5-2- La place du financement bancaire en Asie du Sud-Est

Si l’on considère que le taux d’investissement réalisé par les pays ayant connu leur décollage, pendant les années 80, excède systématiquement le taux de retour sur investissement, il s’ensuit que la structure du passif des entreprises doit faire place à un financement externe de grande dimension compte tenu des limitations en matière d’autofinancement propre à ce modèle.

C’est la raison pour laquelle un taux d’endettement élevé, défini ici comme le rapport entre la dette et le capital propre, a toujours été une des caractéristiques du « modèle asiatique » ainsi que le montre, sur la période 1988-1996, les données empiriques suivantes :

Hormis, Hongkong dont la situation géopolitique est particulière, les trois pays émergents possédant les taux de croissance les plus élevés (Indonésie, Thaïlande, Corée) sont aussi ceux dont le taux d’endettement est le plus fort 366 .

Document VIII :Comparaison International du Niveau d’Endettement
Document VIII :Comparaison International du Niveau d’Endettement

Source : Alba P, Claessens S, Djankov   Figure 2 (extraits)

Pour ce qui est de la structure de la dette en terme de maturité la situation est très homogène puisque comparativement à la plupart des pays développés, la part de la dette à long terme est particulièrement faible dans l’ensemble des pays émergents d’Asie.

Le modèle basé sur un taux d ‘endettement élevé est le résultat direct d’une activité initiale d’intermédiation bancaire de l’épargne des ménages dont on peut estimer qu’il correspond au tiers du PIB pour l’ensemble des pays concernés 367 .

La poursuite du développement économique s’appuyant sur des taux de croissance élevés va impliquer de la part des banques, une capacité reconnue à permettre un haut niveau d’endettement des firmes.
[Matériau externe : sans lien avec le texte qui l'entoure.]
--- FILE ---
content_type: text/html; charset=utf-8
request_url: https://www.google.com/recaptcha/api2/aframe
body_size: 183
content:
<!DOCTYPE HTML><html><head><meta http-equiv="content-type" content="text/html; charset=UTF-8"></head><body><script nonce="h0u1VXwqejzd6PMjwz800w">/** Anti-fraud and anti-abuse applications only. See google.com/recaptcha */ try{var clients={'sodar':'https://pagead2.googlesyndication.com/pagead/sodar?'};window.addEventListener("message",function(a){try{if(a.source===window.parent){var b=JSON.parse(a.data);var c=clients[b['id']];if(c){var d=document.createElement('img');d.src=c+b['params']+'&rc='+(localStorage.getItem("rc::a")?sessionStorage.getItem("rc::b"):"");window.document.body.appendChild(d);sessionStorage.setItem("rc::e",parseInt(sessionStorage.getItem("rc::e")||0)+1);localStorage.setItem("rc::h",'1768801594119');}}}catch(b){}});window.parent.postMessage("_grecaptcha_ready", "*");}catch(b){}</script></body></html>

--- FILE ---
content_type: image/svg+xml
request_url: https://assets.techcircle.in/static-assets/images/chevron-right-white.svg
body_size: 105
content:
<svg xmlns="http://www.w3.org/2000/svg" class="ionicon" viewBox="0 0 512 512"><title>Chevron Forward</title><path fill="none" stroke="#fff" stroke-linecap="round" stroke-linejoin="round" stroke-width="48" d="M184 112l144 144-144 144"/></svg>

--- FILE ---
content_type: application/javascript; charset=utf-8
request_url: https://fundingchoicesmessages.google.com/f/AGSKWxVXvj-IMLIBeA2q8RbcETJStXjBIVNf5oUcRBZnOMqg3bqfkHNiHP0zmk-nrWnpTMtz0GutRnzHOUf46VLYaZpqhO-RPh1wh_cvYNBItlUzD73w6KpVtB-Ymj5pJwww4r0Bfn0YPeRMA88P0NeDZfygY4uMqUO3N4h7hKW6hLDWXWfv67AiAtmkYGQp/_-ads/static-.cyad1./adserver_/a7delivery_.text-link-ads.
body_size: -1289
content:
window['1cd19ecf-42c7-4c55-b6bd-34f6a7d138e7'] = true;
La situation des pays émergents n’est d’ailleurs pas toujours similaire à cet égard.

Certains pays, en premier lieu la Thaïlande, l’Indonésie et la Corée ont suivi pleinement ce modèle de financement bancaire. D’autres comme Hongkong, la Malaisie et Taiwan ont choisi une stratégie de financement sensiblement différente. Ceux-ci s’efforcent d’équilibrer leur système financier en développant un marché financier d’actions et d’obligations.
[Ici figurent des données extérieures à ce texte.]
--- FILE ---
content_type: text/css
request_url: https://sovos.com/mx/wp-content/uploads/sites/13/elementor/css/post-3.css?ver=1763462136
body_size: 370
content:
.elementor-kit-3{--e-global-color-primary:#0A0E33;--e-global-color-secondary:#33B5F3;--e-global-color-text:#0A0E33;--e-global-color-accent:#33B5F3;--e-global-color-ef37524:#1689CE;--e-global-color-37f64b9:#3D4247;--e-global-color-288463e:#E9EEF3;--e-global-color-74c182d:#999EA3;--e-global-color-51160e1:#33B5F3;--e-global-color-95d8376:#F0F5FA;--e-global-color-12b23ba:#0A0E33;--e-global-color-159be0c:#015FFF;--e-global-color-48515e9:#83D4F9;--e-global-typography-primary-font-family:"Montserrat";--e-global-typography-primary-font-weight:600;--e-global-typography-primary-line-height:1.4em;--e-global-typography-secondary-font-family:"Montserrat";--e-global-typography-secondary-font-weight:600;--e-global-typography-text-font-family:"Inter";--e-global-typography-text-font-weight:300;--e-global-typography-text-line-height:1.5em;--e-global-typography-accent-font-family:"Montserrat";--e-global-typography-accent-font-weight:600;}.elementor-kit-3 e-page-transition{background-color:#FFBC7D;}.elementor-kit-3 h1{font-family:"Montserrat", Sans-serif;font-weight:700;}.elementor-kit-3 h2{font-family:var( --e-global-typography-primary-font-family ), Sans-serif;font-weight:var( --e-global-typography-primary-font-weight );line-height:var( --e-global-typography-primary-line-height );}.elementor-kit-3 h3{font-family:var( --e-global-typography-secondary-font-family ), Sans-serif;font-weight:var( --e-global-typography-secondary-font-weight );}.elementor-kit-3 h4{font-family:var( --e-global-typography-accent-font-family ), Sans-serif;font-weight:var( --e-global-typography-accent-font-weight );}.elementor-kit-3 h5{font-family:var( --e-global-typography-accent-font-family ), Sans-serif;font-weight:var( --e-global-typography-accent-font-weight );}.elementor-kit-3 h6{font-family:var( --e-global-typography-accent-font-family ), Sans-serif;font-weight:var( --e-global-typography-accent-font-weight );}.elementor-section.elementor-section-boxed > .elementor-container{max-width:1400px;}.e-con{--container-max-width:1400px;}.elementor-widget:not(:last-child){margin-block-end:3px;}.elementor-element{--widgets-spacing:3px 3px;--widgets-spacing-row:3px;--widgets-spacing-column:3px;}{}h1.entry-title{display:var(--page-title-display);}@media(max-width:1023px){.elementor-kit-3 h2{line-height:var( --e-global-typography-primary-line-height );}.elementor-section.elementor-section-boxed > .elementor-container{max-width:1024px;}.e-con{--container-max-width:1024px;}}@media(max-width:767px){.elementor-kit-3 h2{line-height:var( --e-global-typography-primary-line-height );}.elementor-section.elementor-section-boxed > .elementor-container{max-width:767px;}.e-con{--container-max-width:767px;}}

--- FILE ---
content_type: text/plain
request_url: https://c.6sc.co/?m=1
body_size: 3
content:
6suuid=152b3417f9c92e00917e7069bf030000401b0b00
Quoiqu’il en soit, l’endettement des entreprises et l’intervention bancaire semblent bien rester, ici aussi, le segment essentiel du modèle de financement que nous avons déjà observé lors des premières Révolutions Industrielles.

Pour le cas asiatique également, l’importance du système bancaire dans le modèle de financement des entreprises peut s’expliquer d’une manière semblable à celle que nous avons déjà évoquée dans le cas anglais et surtout allemand.
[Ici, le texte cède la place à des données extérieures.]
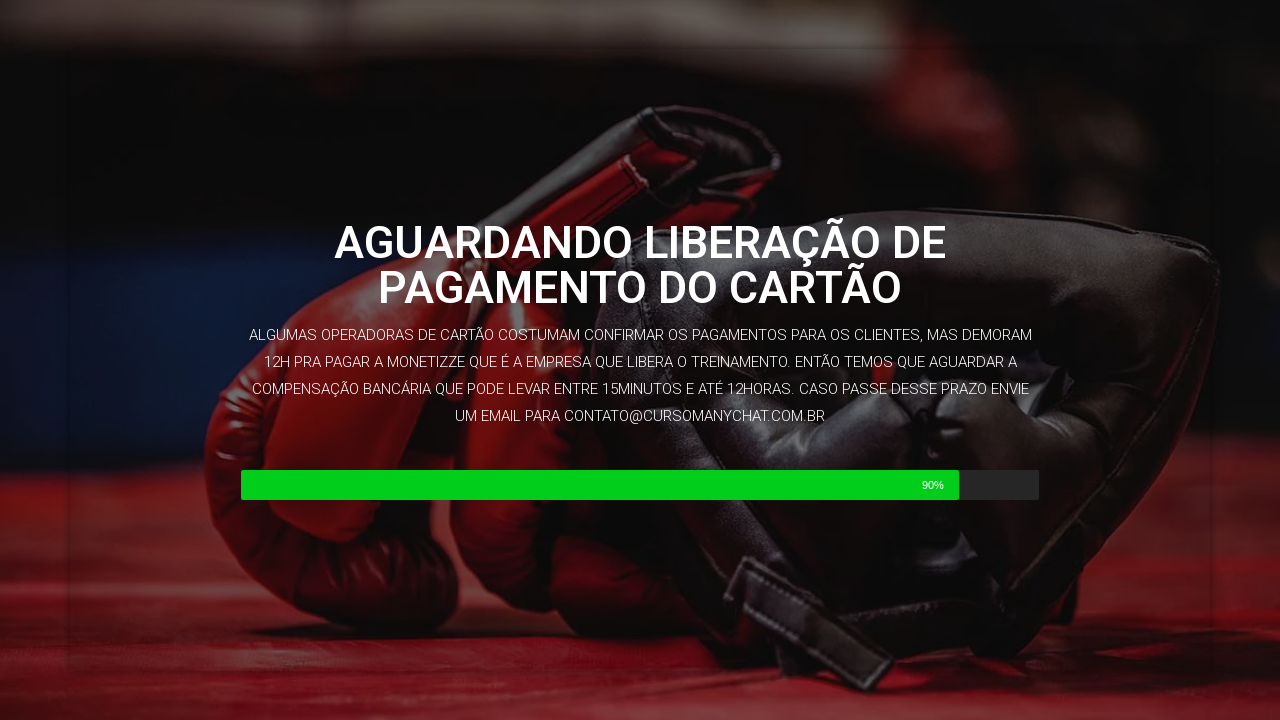

--- FILE ---
content_type: text/css
request_url: https://metodorocky.com.br/wp-content/uploads/elementor/css/post-9.css?ver=1721986117
body_size: 264
content:
.elementor-kit-9{--e-global-color-primary:#6EC1E4;--e-global-color-secondary:#54595F;--e-global-color-text:#7A7A7A;--e-global-color-accent:#61CE70;--e-global-color-252977ee:#4054B2;--e-global-color-680d1974:#23A455;--e-global-color-53a1f9bf:#000;--e-global-color-2c1439f1:#FFF;--e-global-color-52353c09:RGBA(255, 255, 255, 0.32);--e-global-color-8d1ed73:#E72F4B;--e-global-color-3067142:#FD5974;--e-global-color-a77b2e3:#FFC533;--e-global-color-49b8a19:#E7E7E7;--e-global-color-a299b70:#E72F4B;--e-global-color-0031050:#F8931F;--e-global-color-a2e9ee8:#E7E7E7;--e-global-typography-primary-font-family:"Roboto";--e-global-typography-primary-font-weight:600;--e-global-typography-secondary-font-family:"Roboto Slab";--e-global-typography-secondary-font-weight:400;--e-global-typography-text-font-family:"Roboto";--e-global-typography-text-font-weight:400;--e-global-typography-accent-font-family:"Roboto";--e-global-typography-accent-font-weight:500;}.elementor-section.elementor-section-boxed > .elementor-container{max-width:1140px;}.e-con{--container-max-width:1140px;}{}h1.entry-title{display:var(--page-title-display);}.elementor-kit-9 e-page-transition{background-color:#FFBC7D;}@media(max-width:1024px){.elementor-section.elementor-section-boxed > .elementor-container{max-width:1024px;}.e-con{--container-max-width:1024px;}}@media(max-width:767px){.elementor-section.elementor-section-boxed > .elementor-container{max-width:767px;}.e-con{--container-max-width:767px;}}

--- FILE ---
content_type: text/css
request_url: https://metodorocky.com.br/wp-content/uploads/elementor/css/post-88.css?ver=1722703250
body_size: 414
content:
.elementor-88 .elementor-element.elementor-element-7b6cb75d > .elementor-container > .elementor-column > .elementor-widget-wrap{align-content:center;align-items:center;}.elementor-88 .elementor-element.elementor-element-7b6cb75d:not(.elementor-motion-effects-element-type-background), .elementor-88 .elementor-element.elementor-element-7b6cb75d > .elementor-motion-effects-container > .elementor-motion-effects-layer{background-color:#000000;background-image:url("https://metodorocky.com.br/wp-content/uploads/2020/07/testtt.jpg");background-position:center center;background-size:cover;}.elementor-88 .elementor-element.elementor-element-7b6cb75d > .elementor-background-overlay{background-color:#000000;opacity:0.5;transition:background 0.3s, border-radius 0.3s, opacity 0.3s;}.elementor-88 .elementor-element.elementor-element-7b6cb75d{transition:background 0.3s, border 0.3s, border-radius 0.3s, box-shadow 0.3s;padding:100px 0px 100px 0px;}.elementor-88 .elementor-element.elementor-element-228e5bd4:not(.elementor-motion-effects-element-type-background) > .elementor-widget-wrap, .elementor-88 .elementor-element.elementor-element-228e5bd4 > .elementor-widget-wrap > .elementor-motion-effects-container > .elementor-motion-effects-layer{background-color:rgba(0, 0, 0, 0.15);}.elementor-88 .elementor-element.elementor-element-228e5bd4 > .elementor-element-populated{box-shadow:0px 0px 10px 0px rgba(0,0,0,0.5);transition:background 0.3s, border 0.3s, border-radius 0.3s, box-shadow 0.3s;padding:15% 15% 15% 15%;}.elementor-88 .elementor-element.elementor-element-228e5bd4 > .elementor-element-populated > .elementor-background-overlay{transition:background 0.3s, border-radius 0.3s, opacity 0.3s;}.elementor-88 .elementor-element.elementor-element-7cb6a76c{text-align:center;}.elementor-88 .elementor-element.elementor-element-7cb6a76c .elementor-heading-title{color:#ffffff;font-size:45px;font-weight:600;}.elementor-88 .elementor-element.elementor-element-76bcbc88{text-align:center;color:#FFFFFF;font-size:15px;font-weight:300;text-transform:uppercase;}.elementor-88 .elementor-element.elementor-element-76bcbc88 > .elementor-widget-container{margin:-8px 0px 0px 0px;}.elementor-88 .elementor-element.elementor-element-87efae2 .elementor-progress-wrapper .elementor-progress-bar{background-color:#00ce1b;}.elementor-88 .elementor-element.elementor-element-87efae2 .elementor-progress-wrapper{background-color:#262626;}.elementor-88 .elementor-element.elementor-element-87efae2 .elementor-progress-bar{color:#ffffff;}.elementor-88 .elementor-element.elementor-element-87efae2 .elementor-title{color:#000000;font-size:20px;font-weight:600;text-transform:uppercase;}@media(max-width:1024px){.elementor-88 .elementor-element.elementor-element-7b6cb75d{padding:100px 25px 100px 25px;}.elementor-88 .elementor-element.elementor-element-7cb6a76c .elementor-heading-title{font-size:45px;}}@media(max-width:767px){.elementor-88 .elementor-element.elementor-element-7b6cb75d{padding:50px 20px 50px 20px;}.elementor-88 .elementor-element.elementor-element-228e5bd4 > .elementor-element-populated{padding:0px 0px 0px 0px;}.elementor-88 .elementor-element.elementor-element-7cb6a76c .elementor-heading-title{font-size:35px;}}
Lors du décollage économique, alors que l’économie est encore fort peu développée, les prêteurs sont susceptibles, plus qu’à d’autres époques, de subir une situation de risque moral. Les coûts d’agence qui en résultent, compte tenu de la nature du système d’information, impliquent la présence de banques, seul moyen de répondre à cette défaillance du marché.

Elles sont les seules institutions capables de collecter l’information, en surveillant les entreprises tout en produisant des incitations positives sur les entrepreneurs. Mais en même temps, compte tenu à la fois du caractère récent de ce décollage et de son exceptionnelle puissance, le rôle de coordination de l’activité économique va être au centre de l’activité bancaire.

La complémentarité des secteurs bancaires privés et publics qui en résulte est, par conséquent, une des caractéristiques dominantes du modèle de financement propre aux marchés asiatiques émergents. C’est dans un tel dispositif que l’appareil d’Etat va jouer un rôle spécifique.

Notes
366.

Ibidem. P10.

367.

Pomerleano.M: « The East Asia Crisis and Corporate Finances: The Untold Story ». JEL. P 35.